Nous discuterons un peu plus loin la situation très difficile qu’a créée cette exagération de la production, dépassant de beaucoup la consommation ; mais, avant d’aborder ce sujet délicat, il convient d’indiquer brièvement comment est traitée, dans les usines, la betterave à sucre.


III. — FABRICATION DU SUCRE

Quand, à la fin de septembre, les betteraves étalent leurs feuilles sur le sol, on dit qu’elles sont mûres et on procède à l’arrachage. Dans les terres fortes, il est pénible ; on ne réussit pas à extraire les betteraves bien encastrées dans le sol si on se borne à faire effort sur les feuilles, il faut soulever la betterave avec une fourche, pour que les femmes et les enfans qui suivent les ouvriers n’aient qu’à la relever. Parfois, on fait usage d’instrumens attelés qui découpent les bandes de terre, puis les renversent avec les racines ; d’autres appareils travaillant dans la ligne même soulèvent les betteraves, qu’on extrait ensuite sans efforts. Quel que soit le mode d’arrachage employé, il faut, aussitôt que les racines sont sorties de terre, les préparer pour la livraison ; les femmes et les enfans armés de couteaux coupent d’une part la partie effilée de la betterave et de l’autre le collet garni de feuilles. On dispose les racines en tas voisins des chemins, et on les couvre d’une épaisse couche de feuilles et de collets, pour les préserver de la gelée.

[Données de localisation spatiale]
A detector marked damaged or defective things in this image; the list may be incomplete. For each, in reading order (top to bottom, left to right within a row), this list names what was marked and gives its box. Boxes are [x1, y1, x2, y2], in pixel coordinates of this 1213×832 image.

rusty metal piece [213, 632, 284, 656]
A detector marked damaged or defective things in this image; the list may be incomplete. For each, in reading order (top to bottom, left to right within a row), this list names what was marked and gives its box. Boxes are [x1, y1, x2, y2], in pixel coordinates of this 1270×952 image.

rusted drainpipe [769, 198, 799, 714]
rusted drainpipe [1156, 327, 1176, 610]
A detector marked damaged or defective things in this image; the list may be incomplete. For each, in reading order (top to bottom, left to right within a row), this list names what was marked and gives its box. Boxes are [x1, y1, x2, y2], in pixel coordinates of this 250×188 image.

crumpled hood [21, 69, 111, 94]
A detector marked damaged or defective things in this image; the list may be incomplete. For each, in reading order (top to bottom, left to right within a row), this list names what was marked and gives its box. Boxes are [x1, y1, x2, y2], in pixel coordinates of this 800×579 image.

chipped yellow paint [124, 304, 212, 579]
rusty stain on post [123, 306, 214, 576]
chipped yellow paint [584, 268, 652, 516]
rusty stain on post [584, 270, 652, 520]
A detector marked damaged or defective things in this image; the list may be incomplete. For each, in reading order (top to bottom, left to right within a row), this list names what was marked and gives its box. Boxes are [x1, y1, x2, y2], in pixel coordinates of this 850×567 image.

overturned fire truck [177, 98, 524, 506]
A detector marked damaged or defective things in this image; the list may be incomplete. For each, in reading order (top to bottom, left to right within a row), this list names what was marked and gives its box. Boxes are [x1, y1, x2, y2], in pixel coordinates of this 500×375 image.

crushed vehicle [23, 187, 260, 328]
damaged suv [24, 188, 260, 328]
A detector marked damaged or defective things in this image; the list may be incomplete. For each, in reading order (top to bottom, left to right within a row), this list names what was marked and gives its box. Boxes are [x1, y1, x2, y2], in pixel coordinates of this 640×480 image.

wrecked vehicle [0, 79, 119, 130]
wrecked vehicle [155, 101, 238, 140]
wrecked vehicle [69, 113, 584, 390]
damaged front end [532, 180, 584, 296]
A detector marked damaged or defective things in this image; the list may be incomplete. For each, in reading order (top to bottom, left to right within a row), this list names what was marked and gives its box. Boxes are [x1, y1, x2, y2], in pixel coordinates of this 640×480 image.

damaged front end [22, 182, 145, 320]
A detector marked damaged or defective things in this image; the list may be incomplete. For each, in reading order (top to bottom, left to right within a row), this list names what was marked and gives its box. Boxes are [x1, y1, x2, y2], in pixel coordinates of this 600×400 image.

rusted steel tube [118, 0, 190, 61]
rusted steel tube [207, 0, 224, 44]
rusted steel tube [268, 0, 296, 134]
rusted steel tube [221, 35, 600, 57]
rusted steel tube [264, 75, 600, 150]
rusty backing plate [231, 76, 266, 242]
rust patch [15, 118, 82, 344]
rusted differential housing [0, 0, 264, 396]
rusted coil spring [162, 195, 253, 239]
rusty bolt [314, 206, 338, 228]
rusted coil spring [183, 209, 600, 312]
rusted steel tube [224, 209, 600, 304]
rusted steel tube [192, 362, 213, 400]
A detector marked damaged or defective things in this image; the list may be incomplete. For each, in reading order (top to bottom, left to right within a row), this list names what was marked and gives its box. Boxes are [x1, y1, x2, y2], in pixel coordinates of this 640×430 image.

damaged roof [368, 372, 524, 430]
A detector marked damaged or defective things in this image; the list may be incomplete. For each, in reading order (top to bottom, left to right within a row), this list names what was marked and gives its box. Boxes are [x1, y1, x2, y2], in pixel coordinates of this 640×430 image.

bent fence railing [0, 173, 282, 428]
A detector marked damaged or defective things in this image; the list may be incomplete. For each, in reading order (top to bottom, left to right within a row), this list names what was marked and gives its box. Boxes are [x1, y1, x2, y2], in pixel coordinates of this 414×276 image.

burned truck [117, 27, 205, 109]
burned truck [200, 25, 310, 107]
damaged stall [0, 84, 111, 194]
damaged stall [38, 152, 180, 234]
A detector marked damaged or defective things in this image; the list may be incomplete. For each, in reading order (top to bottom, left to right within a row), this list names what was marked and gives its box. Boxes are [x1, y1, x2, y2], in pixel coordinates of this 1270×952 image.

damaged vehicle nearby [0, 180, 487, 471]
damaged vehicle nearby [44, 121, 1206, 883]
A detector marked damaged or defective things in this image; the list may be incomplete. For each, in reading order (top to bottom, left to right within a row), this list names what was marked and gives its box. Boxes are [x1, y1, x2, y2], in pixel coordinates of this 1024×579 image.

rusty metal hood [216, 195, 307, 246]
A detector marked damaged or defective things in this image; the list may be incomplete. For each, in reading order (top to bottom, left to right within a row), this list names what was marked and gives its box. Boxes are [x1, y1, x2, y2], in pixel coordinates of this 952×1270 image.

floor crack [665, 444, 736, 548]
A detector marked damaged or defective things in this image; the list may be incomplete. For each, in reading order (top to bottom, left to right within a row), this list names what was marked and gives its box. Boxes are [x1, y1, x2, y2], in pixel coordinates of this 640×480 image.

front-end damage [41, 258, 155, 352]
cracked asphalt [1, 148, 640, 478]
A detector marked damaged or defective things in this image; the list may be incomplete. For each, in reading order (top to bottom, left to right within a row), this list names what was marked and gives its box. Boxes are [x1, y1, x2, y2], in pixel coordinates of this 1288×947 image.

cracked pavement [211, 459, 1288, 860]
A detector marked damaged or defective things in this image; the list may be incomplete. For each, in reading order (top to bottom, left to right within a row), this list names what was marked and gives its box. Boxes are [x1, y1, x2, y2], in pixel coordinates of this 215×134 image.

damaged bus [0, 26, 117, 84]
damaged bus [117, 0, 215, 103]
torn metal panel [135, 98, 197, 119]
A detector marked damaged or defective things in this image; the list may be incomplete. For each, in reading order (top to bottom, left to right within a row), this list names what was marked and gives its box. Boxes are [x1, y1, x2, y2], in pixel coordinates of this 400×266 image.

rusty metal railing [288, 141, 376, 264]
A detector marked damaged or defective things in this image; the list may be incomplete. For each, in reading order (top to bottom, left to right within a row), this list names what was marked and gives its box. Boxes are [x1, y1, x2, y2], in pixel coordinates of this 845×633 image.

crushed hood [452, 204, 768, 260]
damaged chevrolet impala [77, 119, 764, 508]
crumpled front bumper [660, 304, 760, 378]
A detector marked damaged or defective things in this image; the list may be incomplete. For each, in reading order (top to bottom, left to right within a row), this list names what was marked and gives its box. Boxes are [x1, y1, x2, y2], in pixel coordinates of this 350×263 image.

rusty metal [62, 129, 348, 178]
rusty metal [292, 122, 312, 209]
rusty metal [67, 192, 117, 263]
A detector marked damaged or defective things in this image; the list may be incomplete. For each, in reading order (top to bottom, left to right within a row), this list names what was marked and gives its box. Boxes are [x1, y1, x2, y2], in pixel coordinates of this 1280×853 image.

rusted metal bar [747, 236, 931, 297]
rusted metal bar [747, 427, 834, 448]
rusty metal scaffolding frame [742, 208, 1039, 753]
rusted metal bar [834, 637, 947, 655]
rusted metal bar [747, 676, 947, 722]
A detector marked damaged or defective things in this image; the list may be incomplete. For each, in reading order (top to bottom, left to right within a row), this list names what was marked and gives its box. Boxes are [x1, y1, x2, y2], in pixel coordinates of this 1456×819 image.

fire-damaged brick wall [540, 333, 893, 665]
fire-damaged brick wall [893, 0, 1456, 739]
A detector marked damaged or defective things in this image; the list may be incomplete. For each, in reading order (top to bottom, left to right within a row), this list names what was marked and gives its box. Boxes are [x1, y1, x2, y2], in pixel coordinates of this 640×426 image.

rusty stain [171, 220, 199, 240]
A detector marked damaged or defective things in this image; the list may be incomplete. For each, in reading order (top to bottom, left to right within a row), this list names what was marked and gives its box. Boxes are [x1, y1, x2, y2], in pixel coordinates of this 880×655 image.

» **Travail à faire**
1. D'après le texte sur la fabrication du sucre, à quel signe reconnaît-on que les betteraves sont mûres ?
2. Les affirmations suivantes s'accordent-elles avec le texte sur la fabrication du sucre ? Répondez par oui ou par non, en citant les mots du texte qui tranchent.
(a) Dans les terres fortes, l'arrachage des betteraves se fait facilement.
(b) On couvre les tas de racines pour les protéger du gel.
(c) Ce sont les ouvriers qui coupent le collet garni de feuilles.
3. Rédigez la suite du texte sur la fabrication du sucre, en partant de la dernière phrase donnée.

» **Résultats obtenus**
1. On dit qu'elles sont mûres quand, à la fin de septembre, elles étalent leurs feuilles sur le sol.

2.
(a) Non : « Dans les terres fortes, il est pénible ».
(b) Oui : « on les couvre d’une épaisse couche de feuilles et de collets, pour les préserver de la gelée ».
(c) Non : « les femmes et les enfans armés de couteaux coupent d’une part la partie effilée de la betterave et de l’autre le collet garni de feuilles ».

3.
Si ces opérations s’accomplissent aisément pendant les années sèches, elles sont très pénibles, quand l’automne est humide ; les ouvriers piétinent dans les terres détrempées, leurs mains s’engourdissent à saisir les racines froides et mouillées ; les chariots s’embourbent et parfois il faut arrêter l’arrachage pendant quelques jours. On ne consent d’ailleurs à retarder les opérations que lorsqu’il est absolument impossible de continuer, car si on se laissait surprendre par une gelée précoce, la récolte serait absolument perdue ; en outre, le blé succédant à la betterave, il importe de débarrasser le sol le plus rapidement possible pour procéder aux semailles.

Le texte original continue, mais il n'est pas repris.